### ASSIGNED TASK
While you copy the lines below, skip the pictures and keep the rest exact.

(Short text fragments from websites)
__________
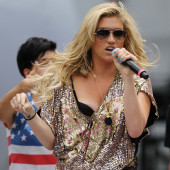 Kesha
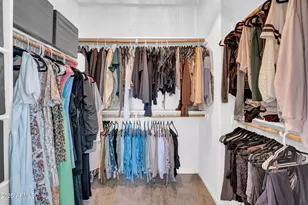 2929 N 37th St, Phoenix, AZ 85018 - Photo 10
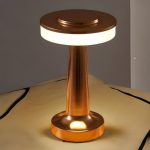 ambiance lumineuse Giro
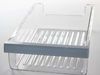3518961-2-S-LG-3391JJ2004G-Meat Tray Assembly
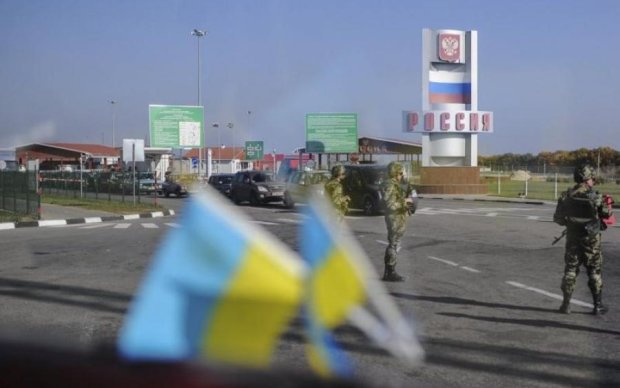 Шел четвертый год войны: Украина нарастила импорт от агрессора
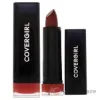 Picture of Colorlicious Lipstick - 295 Succulent Cherry by CoverGirl for Women - 0.12 oz Lipstick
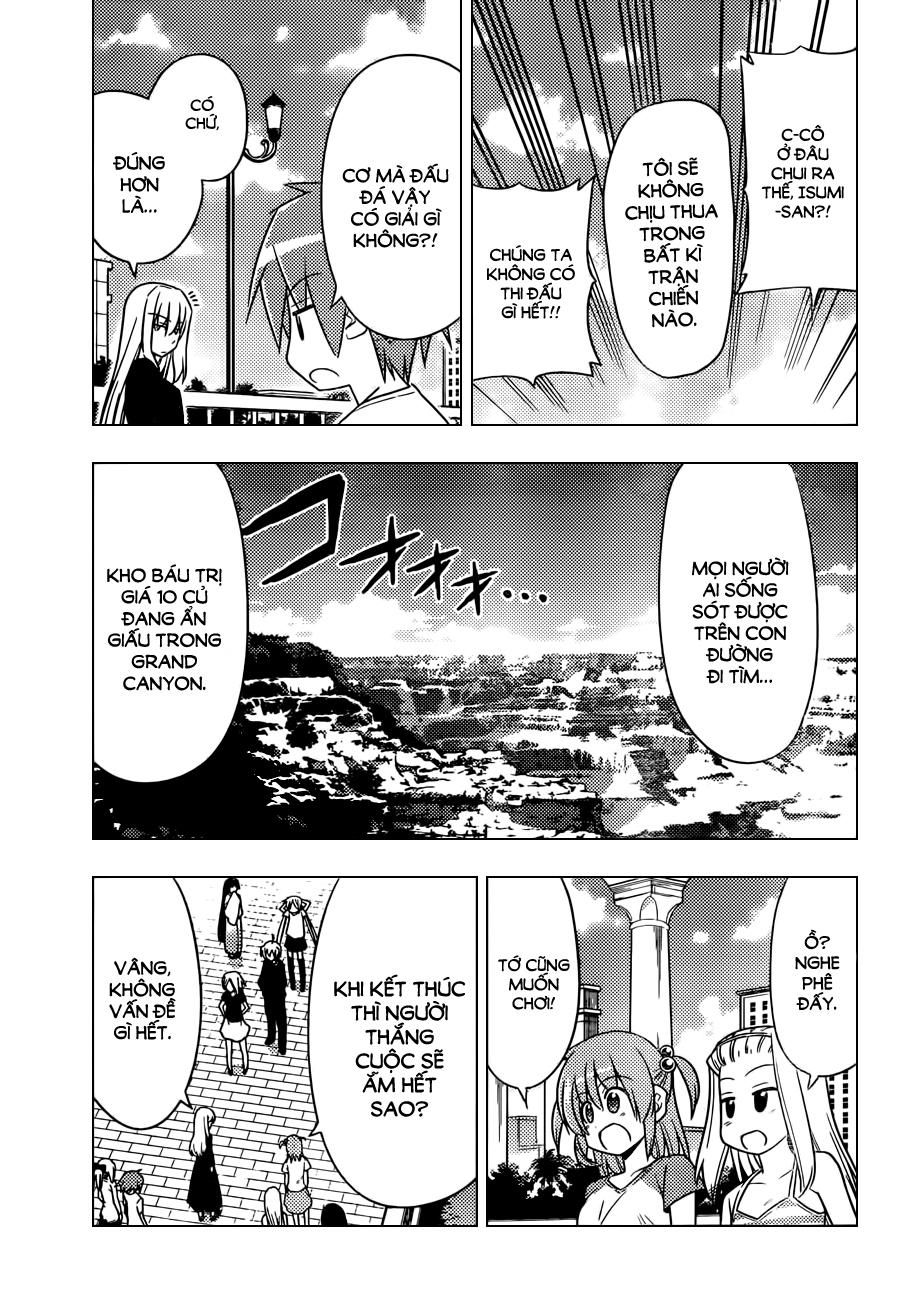 Chàng Quản Gia Chapter 511 - 11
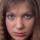 Sabine Kaack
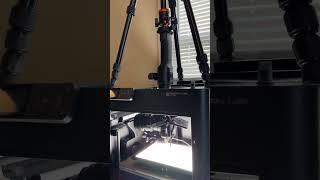 How it’s made - my YouTube videos #behindthescene #howitsmade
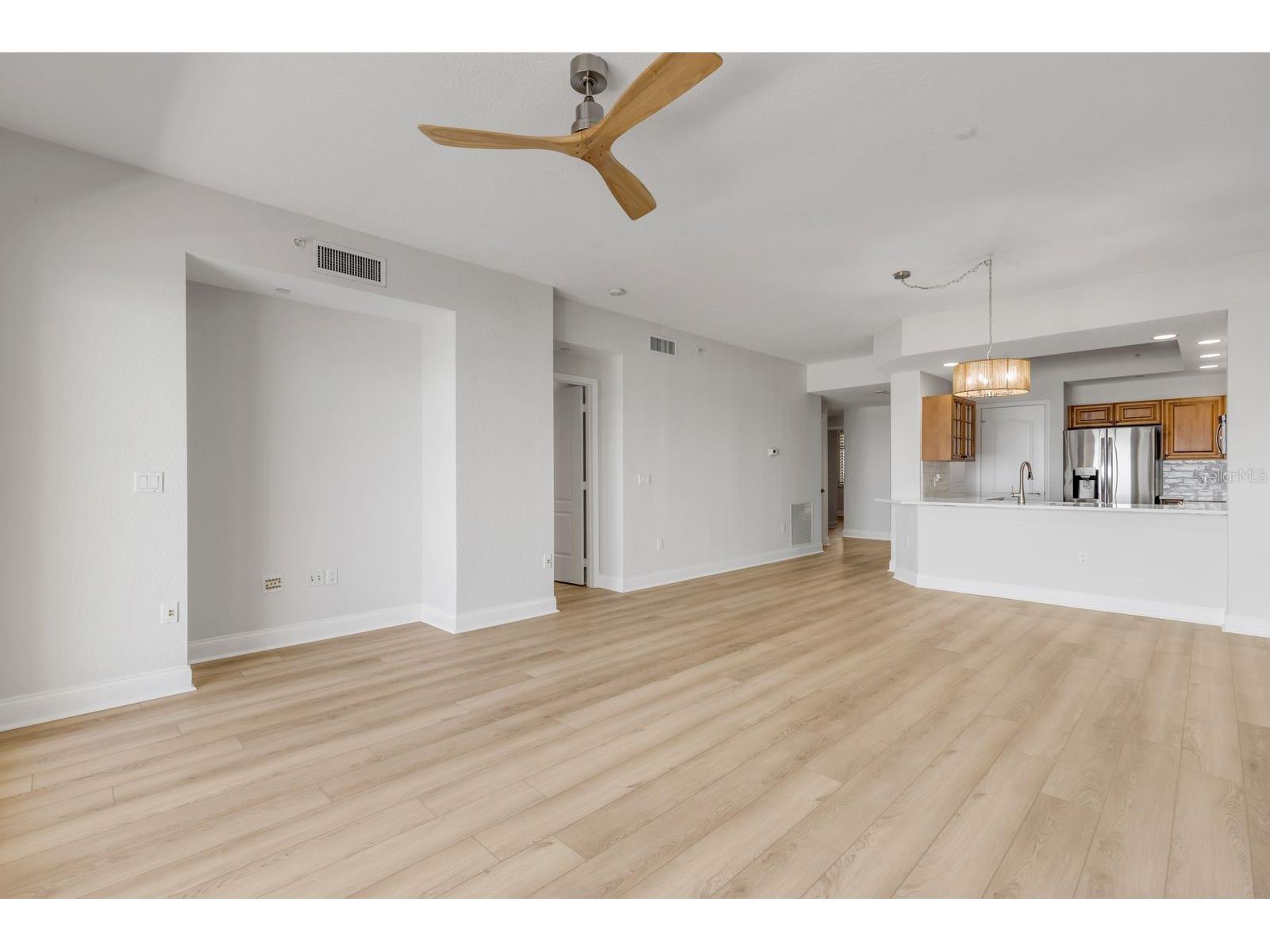 253 Minorca Beach Way #604 New Smyrna Beach FL 32169 - ATLANTIC OCEAN NS1088303 image11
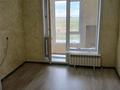 1-комнатная квартира · 37.77 м² · 4/4 этаж, Коргалжынское ш. 108 за 14 млн ₸ в Астане, Нура р-н — фото 10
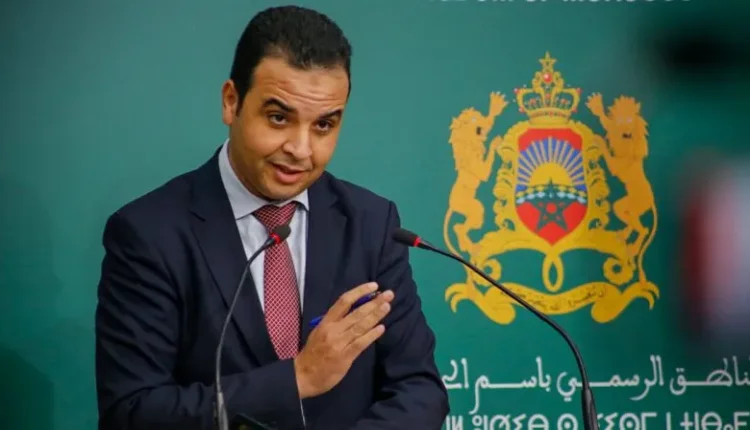 مصطفى بايتاس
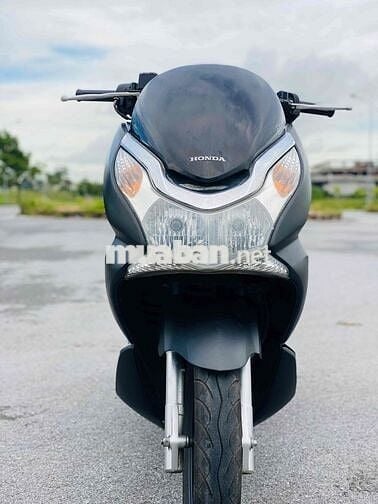 Honda PCX 125cc đk 2011 máy zin chất
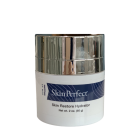 Skin Restore Hydrator
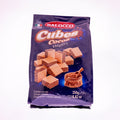 Balocco Kakaolu Küp Gofret 250 Gr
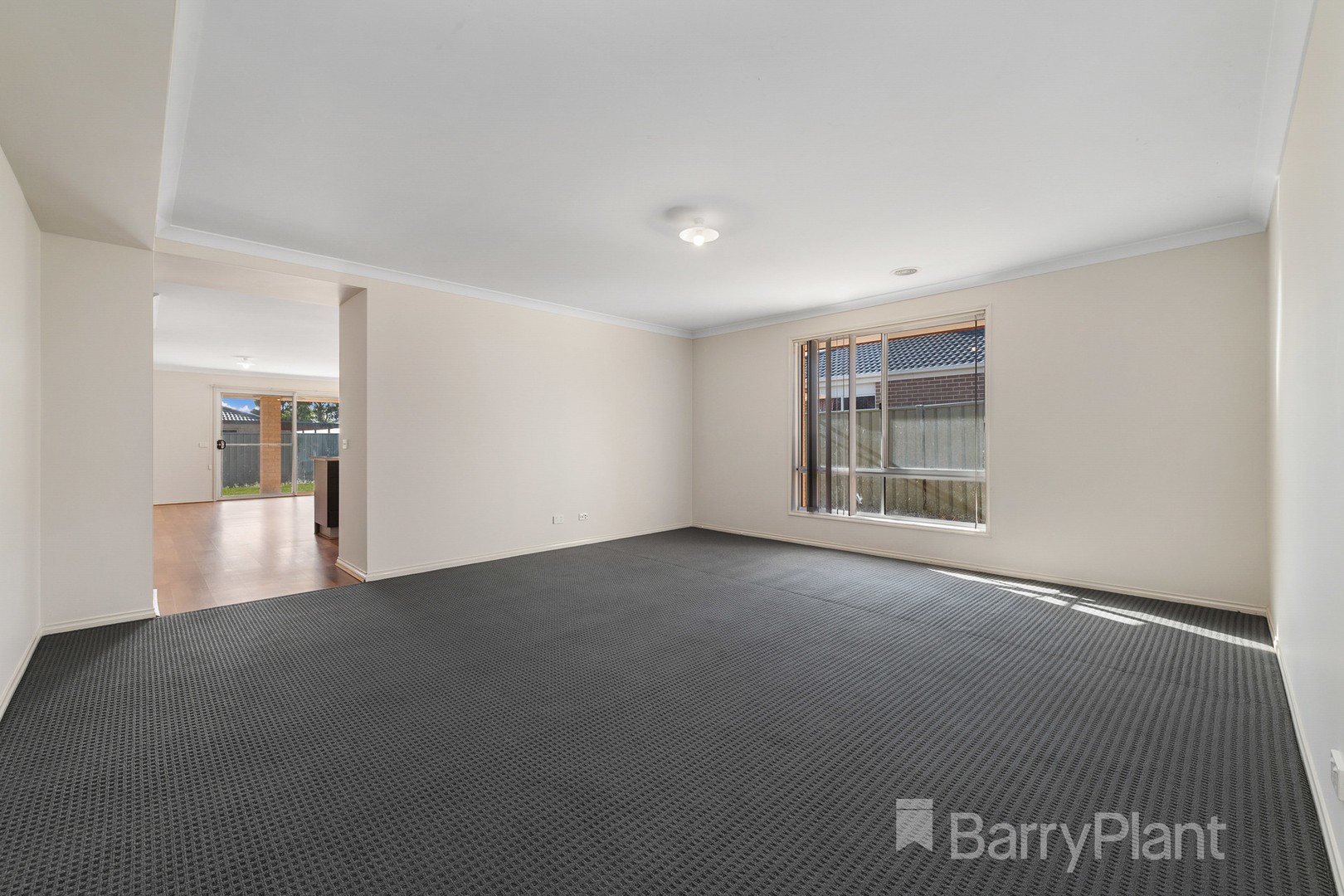 18 Burchelli Way, Wyndham Vale, VIC 3024, Wyndham Vale - Thumbnail 6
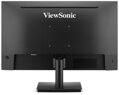 ViewSonic VA270-H-2 27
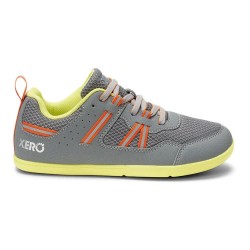 обувки,детски,маратонки,xero,shoes,prio,trainers,grey,(gray)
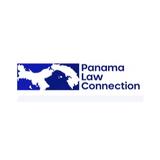 Panama Law Connection - Legal Services in Panama City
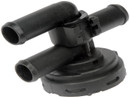 Dorman - OE Solutions HVAC Heater Control Valve 902-809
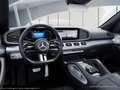 Mercedes-Benz GLE 400 GLE 400 e 4M AMG Line/Pano-Dach/Distronic/Kamera Weiß - thumbnail 6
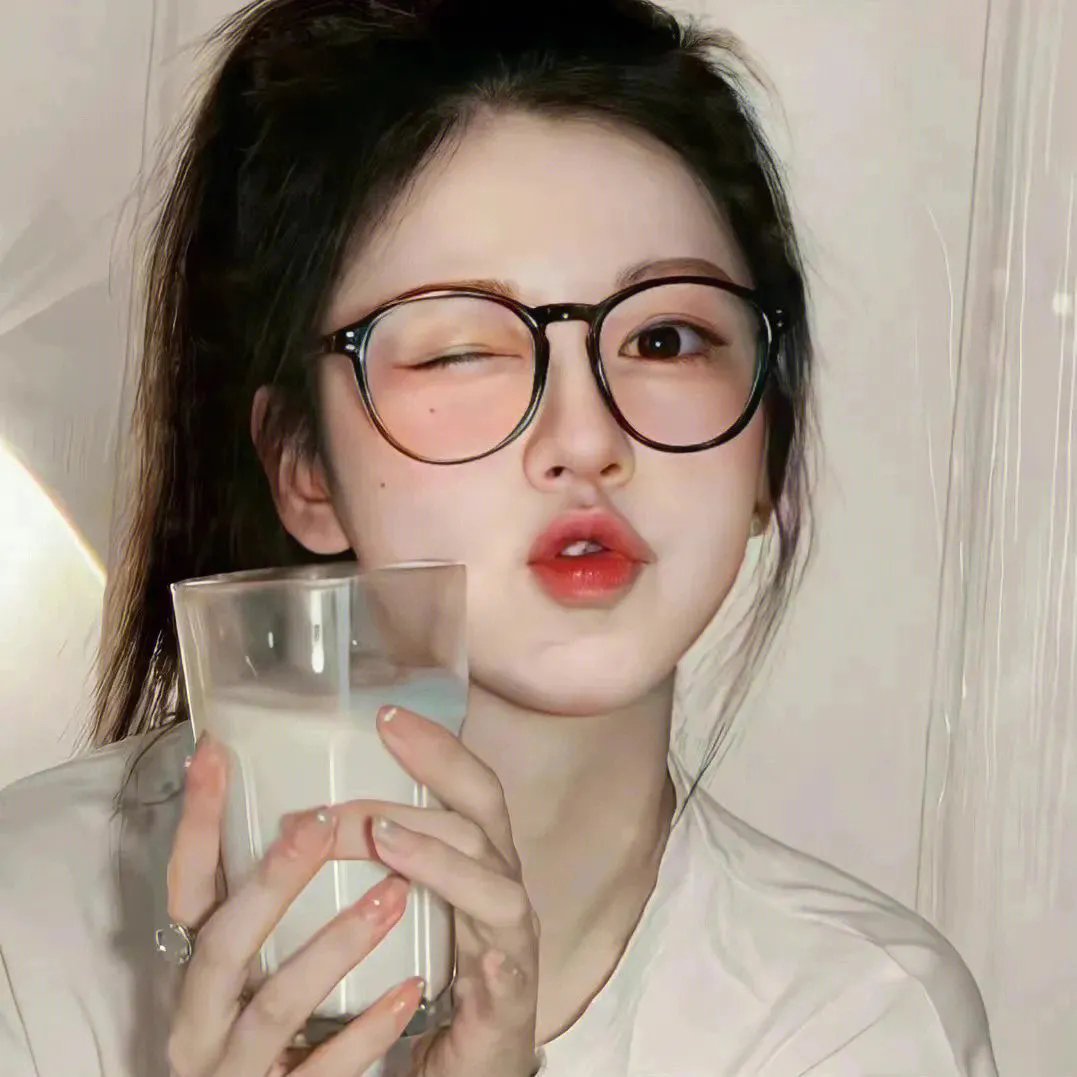 狂飙摩托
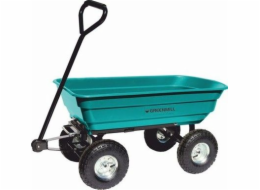 Greenmill Zahradní vozík GR9380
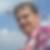 Profilbild von Frank Ehni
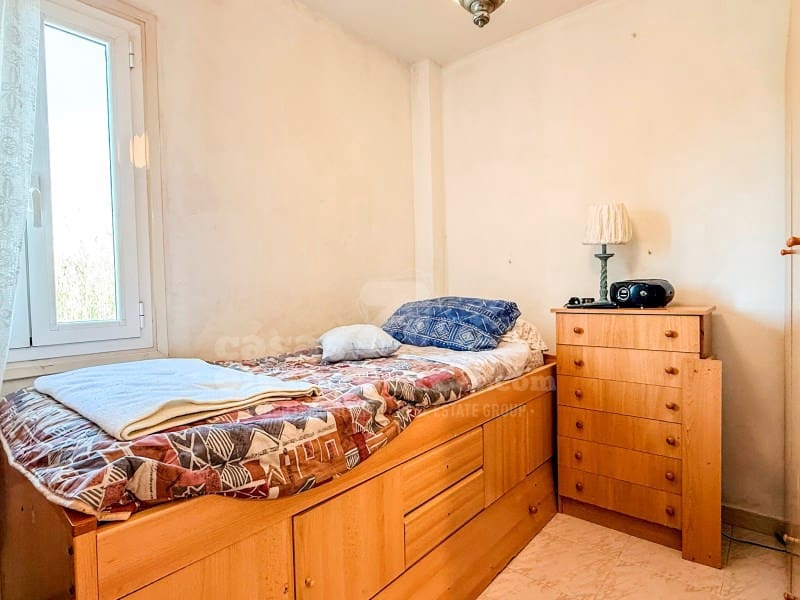 4 bedroom Flat for sale in Es Castell - € 359,000 (Ref: 9794393)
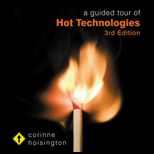 Guided Tour of Hot Technologies   Cd
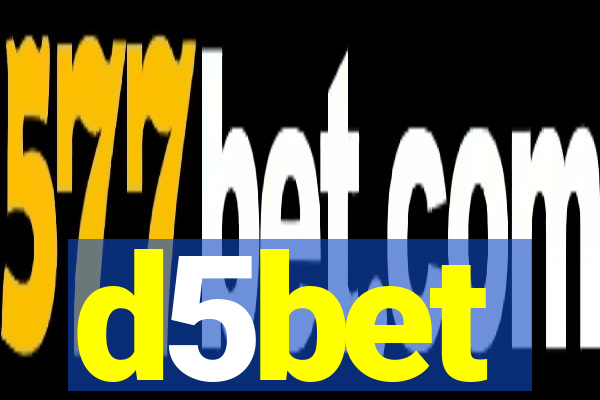 d5bet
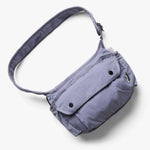 Cinch Sling - US 2410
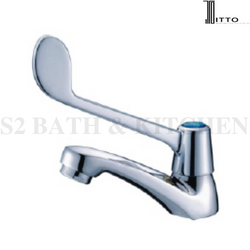 Itto Elbow Tap MO-5010-9005L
__________
### RESULT
 Kesha
 2929 N 37th St, Phoenix, AZ 85018 - Photo 10
 ambiance lumineuse Giro
3518961-2-S-LG-3391JJ2004G-Meat Tray Assembly
 Шел четвертый год войны: Украина нарастила импорт от агрессора
 Picture of Colorlicious Lipstick - 295 Succulent Cherry by CoverGirl for Women - 0.12 oz Lipstick
 Chàng Quản Gia Chapter 511 - 11
 Sabine Kaack
 How it’s made - my YouTube videos #behindthescene #howitsmade
 253 Minorca Beach Way #604 New Smyrna Beach FL 32169 - ATLANTIC OCEAN NS1088303 image11
 1-комнатная квартира · 37.77 м² · 4/4 этаж, Коргалжынское ш. 108 за 14 млн ₸ в Астане, Нура р-н — фото 10
 مصطفى بايتاس
 Honda PCX 125cc đk 2011 máy zin chất
 Skin Restore Hydrator
 Balocco Kakaolu Küp Gofret 250 Gr
 18 Burchelli Way, Wyndham Vale, VIC 3024, Wyndham Vale - Thumbnail 6
 ViewSonic VA270-H-2 27
 обувки,детски,маратонки,xero,shoes,prio,trainers,grey,(gray)
 Panama Law Connection - Legal Services in Panama City
 Dorman - OE Solutions HVAC Heater Control Valve 902-809
 Mercedes-Benz GLE 400 GLE 400 e 4M AMG Line/Pano-Dach/Distronic/Kamera Weiß - thumbnail 6
 狂飙摩托
 Greenmill Zahradní vozík GR9380
 Profilbild von Frank Ehni
 4 bedroom Flat for sale in Es Castell - € 359,000 (Ref: 9794393)
 Guided Tour of Hot Technologies   Cd
 d5bet
 Cinch Sling - US 2410
 Itto Elbow Tap MO-5010-9005L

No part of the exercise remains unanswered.